Optimization of 3D human skeletons using multi-view 2D skeletons
Part one: Fixing bugs on triangulation algorithm and adding more debug visualizations
Since last month some bugs on the triangulation algorithm were fixed, for example, images were not synchronized between cameras at all times which was causing triangulation between different sets of images. Also, the visualization now includes the RGB image with the overlapped 2D skeleton that allows to confirm that the shoulders are inded being well detected by OpenPose.
Part two: Developing an optimization algorithm to determine the 3D pose of a human
As discussed in the last meeting, an idea came to my mind about using optimization to calculate the correct position of the 3D skeleton using a multi-camera setup. In an initial brainstorm, the conclusion was that the optimization should consider two things: the projection of the 3D point in the current iteration to each of the cameras of the system and the size of each link in the human skeleton. Using the following image as an example, we know that the arm, that is the link between the joints 2 and 3, can't be 2 meters long. So, we must define limits for the size of each link, to also restrict the pose of the 3D skeleton at that moment. At this moment, this last step is still not implemented.
As an additional step, we can also consider the n last frames (being n a number to define in the future) as a parameter that influences the optimization at that moment. That can be achieved by either considering, for each timestamp, the optimization of both the current timestamp and the last n timestamps, or by simply restricting the optimization of the current timestamp with the pose obtained in the last time stamp (which might be more efficient for real time).
You can check the code for further details here
Part three: Testing with data from larcc
Optimization with one camera
I started testing with the already recoded bagfiles from larcc. The results for the optimzation process using only one frame and one camera were as expected, as shown in the following video.
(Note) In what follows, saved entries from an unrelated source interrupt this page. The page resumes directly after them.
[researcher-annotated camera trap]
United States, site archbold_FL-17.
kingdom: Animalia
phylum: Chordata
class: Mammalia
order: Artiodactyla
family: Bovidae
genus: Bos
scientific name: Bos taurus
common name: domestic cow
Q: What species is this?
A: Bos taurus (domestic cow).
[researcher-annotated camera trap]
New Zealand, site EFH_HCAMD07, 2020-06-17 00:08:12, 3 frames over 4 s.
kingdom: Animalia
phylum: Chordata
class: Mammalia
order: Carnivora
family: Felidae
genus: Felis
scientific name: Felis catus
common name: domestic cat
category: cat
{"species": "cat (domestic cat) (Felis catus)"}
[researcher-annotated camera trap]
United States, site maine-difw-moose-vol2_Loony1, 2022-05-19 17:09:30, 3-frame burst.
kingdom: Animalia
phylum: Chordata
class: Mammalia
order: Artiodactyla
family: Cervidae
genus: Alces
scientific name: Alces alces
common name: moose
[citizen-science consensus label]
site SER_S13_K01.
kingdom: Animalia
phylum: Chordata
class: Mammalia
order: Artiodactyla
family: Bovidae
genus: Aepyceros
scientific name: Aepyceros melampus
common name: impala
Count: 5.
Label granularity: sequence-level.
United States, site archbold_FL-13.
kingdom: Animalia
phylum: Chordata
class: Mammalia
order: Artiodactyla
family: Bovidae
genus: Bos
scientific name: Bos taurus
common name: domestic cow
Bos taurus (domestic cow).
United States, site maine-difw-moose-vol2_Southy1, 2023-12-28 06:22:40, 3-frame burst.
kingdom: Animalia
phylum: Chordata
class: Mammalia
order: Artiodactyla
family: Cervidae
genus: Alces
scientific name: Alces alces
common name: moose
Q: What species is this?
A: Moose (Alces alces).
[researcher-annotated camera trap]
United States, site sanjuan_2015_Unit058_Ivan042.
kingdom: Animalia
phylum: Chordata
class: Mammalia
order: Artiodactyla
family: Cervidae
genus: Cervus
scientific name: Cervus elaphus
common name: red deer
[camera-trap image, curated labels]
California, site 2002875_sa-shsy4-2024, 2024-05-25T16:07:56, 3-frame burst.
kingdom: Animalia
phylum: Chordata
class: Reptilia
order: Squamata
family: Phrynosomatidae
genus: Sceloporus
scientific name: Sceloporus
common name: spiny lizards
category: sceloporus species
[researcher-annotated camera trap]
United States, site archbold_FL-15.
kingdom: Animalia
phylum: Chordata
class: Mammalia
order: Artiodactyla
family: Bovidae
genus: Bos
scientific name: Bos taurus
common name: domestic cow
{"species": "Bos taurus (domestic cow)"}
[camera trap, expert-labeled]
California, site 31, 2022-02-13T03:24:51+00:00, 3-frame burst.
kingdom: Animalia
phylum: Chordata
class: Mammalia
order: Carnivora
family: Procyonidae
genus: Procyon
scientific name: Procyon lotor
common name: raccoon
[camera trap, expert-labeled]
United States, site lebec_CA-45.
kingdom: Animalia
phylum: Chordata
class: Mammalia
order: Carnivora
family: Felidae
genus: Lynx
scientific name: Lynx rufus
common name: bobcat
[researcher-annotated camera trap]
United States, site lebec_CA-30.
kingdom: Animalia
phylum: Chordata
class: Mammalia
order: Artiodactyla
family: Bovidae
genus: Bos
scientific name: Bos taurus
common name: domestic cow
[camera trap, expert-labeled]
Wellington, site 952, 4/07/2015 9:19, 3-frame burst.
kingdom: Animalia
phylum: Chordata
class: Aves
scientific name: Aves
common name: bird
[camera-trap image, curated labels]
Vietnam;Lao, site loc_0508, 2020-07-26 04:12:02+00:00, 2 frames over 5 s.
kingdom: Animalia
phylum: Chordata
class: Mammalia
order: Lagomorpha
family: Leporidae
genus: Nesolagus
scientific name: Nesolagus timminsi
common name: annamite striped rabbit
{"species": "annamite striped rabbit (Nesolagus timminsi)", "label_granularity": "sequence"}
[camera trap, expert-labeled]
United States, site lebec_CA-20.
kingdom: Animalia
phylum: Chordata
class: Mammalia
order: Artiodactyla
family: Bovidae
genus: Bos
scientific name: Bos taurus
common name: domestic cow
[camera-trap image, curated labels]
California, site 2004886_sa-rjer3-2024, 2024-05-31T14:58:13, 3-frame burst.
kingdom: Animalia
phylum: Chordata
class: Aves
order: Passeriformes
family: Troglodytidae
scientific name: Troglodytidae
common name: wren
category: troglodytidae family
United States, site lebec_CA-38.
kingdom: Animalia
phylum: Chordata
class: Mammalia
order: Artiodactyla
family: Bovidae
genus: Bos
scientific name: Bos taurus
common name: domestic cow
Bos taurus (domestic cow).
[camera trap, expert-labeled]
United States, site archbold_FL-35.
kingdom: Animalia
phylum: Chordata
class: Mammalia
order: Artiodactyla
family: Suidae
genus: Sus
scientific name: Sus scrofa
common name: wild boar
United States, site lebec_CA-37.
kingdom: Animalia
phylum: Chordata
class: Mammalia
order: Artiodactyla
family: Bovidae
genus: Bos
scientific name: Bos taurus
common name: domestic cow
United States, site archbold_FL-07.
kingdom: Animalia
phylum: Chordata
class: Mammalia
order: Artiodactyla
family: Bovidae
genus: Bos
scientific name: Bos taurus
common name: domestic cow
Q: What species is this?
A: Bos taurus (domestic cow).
Optimization with two cameras
When adding the second camera as a part of the optimization process itself, the algorithm should return a set of X,Y,Z points (one for each keypoint) that matches the projections for both the cameras. The results were not correct like when optimizing just one camera, but it was not possible to confirm if the source of the problem was the algorithm or the data itself. There were several possible sources of error within the data like a bad intrinsic or extrinsic calibration. The extrinsic calibration data is a few months old and might now be entirely correct. Also, the error can come from the 2D detections. To eliminate these uncertainties, the methodology was tested with simulated data, which allows us to be sure of the extrinsic and intrinsic parameters. Results are demonstrated in the following section.
Part four: Testing with simulated data
The simulated data was obtained with a simulated human in Gazebo (code provided by Manuel Gomes). First, I tested to see if OpenPose would be able to detect simulated humans as well, which it does, as shown in the following image.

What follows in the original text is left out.